Measuring Dependence: Multivariate (2D) Variables¶
When both $X$ and $Y$ are vectors (not scalars), measuring dependence becomes harder. Kernel methods like CKA are popular but bandwidth-sensitive. This notebook shows that RBIG-based MI provides a non-parametric alternative that captures multivariate nonlinear dependence.
Colab / fresh environment? Run the cell below to install
rbigfrom GitHub. Skip if already installed.
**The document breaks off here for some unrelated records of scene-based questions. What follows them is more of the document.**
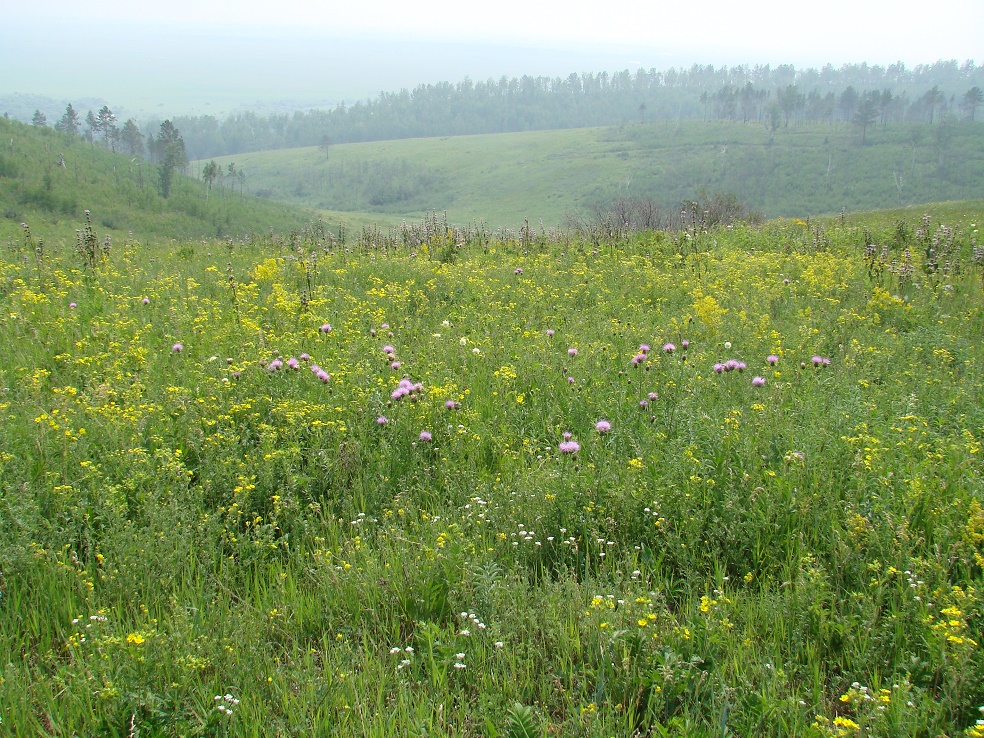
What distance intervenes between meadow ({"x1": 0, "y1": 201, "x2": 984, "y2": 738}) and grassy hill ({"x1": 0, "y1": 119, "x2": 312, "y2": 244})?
6889 cm

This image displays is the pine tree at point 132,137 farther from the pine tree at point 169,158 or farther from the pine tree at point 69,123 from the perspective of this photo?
the pine tree at point 169,158

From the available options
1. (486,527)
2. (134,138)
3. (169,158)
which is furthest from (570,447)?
(134,138)

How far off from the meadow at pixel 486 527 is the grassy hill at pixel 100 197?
226ft

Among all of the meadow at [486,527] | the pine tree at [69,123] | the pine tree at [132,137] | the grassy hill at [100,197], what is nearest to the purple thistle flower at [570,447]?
the meadow at [486,527]

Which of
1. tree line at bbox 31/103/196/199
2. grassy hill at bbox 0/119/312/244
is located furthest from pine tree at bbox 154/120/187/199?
grassy hill at bbox 0/119/312/244

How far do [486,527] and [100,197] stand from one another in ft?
320

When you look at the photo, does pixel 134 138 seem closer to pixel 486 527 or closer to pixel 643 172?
pixel 643 172

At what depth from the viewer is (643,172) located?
459ft

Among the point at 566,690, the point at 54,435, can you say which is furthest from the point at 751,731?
the point at 54,435

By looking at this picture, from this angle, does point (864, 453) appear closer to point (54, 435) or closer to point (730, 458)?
point (730, 458)

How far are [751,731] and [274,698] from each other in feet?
5.45

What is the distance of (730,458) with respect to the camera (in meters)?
3.75

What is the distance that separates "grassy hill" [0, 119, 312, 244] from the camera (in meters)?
74.8

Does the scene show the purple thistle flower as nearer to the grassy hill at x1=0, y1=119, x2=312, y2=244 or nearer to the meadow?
the meadow
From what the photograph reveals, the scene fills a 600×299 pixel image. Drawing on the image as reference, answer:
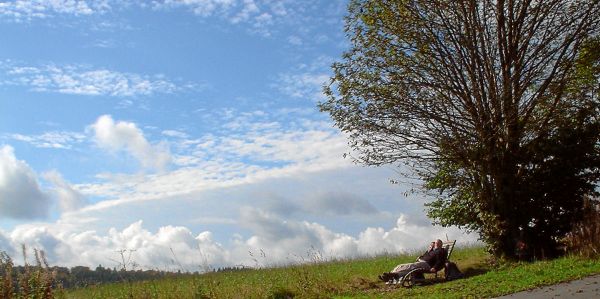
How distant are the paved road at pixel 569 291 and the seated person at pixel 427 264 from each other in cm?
598

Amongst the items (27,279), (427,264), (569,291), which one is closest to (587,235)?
(427,264)

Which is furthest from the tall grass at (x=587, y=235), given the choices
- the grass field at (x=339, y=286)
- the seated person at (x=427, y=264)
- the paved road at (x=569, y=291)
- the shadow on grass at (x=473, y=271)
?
the paved road at (x=569, y=291)

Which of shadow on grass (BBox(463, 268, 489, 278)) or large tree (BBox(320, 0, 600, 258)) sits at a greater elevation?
large tree (BBox(320, 0, 600, 258))

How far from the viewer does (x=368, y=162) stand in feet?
80.3

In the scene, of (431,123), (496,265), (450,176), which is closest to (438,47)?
(431,123)

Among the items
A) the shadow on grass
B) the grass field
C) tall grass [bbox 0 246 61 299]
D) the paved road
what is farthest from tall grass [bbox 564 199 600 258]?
tall grass [bbox 0 246 61 299]

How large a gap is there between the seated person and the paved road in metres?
5.98

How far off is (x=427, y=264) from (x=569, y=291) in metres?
7.41

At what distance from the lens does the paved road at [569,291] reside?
474 inches

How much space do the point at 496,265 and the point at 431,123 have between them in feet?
19.6

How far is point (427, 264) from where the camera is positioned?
19.9m

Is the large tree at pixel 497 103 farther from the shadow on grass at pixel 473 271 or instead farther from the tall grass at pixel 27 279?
the tall grass at pixel 27 279

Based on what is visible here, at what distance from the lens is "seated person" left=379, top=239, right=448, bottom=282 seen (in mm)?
19578

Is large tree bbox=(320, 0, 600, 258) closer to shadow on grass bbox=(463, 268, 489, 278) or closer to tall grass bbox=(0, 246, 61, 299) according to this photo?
shadow on grass bbox=(463, 268, 489, 278)
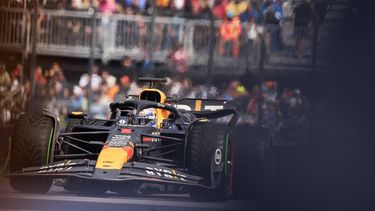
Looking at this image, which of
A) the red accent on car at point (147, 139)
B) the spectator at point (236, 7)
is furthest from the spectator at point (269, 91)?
the red accent on car at point (147, 139)

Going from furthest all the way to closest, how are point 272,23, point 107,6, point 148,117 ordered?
1. point 107,6
2. point 272,23
3. point 148,117

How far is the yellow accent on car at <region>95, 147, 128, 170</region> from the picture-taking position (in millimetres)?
12084

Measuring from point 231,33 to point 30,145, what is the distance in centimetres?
1064

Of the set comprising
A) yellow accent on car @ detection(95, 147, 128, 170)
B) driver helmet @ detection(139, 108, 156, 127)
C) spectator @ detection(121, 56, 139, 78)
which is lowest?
yellow accent on car @ detection(95, 147, 128, 170)

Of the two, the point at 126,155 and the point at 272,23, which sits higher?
the point at 272,23

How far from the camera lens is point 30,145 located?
1269cm

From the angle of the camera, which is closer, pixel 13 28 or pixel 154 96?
pixel 154 96

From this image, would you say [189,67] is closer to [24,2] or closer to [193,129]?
[24,2]

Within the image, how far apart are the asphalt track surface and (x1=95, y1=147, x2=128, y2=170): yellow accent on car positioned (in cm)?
40

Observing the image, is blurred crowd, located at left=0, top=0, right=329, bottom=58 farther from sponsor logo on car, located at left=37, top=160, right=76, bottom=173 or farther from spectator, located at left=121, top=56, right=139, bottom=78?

!pip install "rbig[all] @ git+https://github.com/jejjohnson/rbig.git" -q
import matplotlib.pyplot as plt
import numpy as np
from scipy import stats
from rbig import AnnealedRBIG, mutual_information_rbig
/anaconda/lib/python3.13/site-packages/tqdm/auto.py:21: TqdmWarning: IProgress not found. Please update jupyter and ipywidgets. See https://ipywidgets.readthedocs.io/en/stable/user_install.html from .autonotebook import tqdm as notebook_tqdm
Dataset 1: Asymmetric nonlinearity¶
$$ \begin{aligned} y_0 &= (2 x_0)^2 + \varepsilon \\ y_1 &= 0.2 x_0 + \sqrt{2|x_1|} + 0.1 \varepsilon \end{aligned} $$
Cross-dimensional dependencies with different nonlinear forms — $y_0$ depends only on $x_0$ (quadratic), while $y_1$ depends on both $x_0$ (linear) and $x_1$ (square-root).
rng = np.random.RandomState(42)
N = 1000
x1 = rng.randn(N, 2)
noise1 = rng.randn(N, 1)
y1 = np.column_stack([
(2 * x1[:, 0]) ** 2 + noise1.ravel(),
0.2 * x1[:, 0] + np.sqrt(2 * np.abs(x1[:, 1])) + 0.1 * noise1.ravel(),
])
Scatter plots: all pairwise relationships¶
fig, axes = plt.subplots(2, 2, figsize=(8, 7))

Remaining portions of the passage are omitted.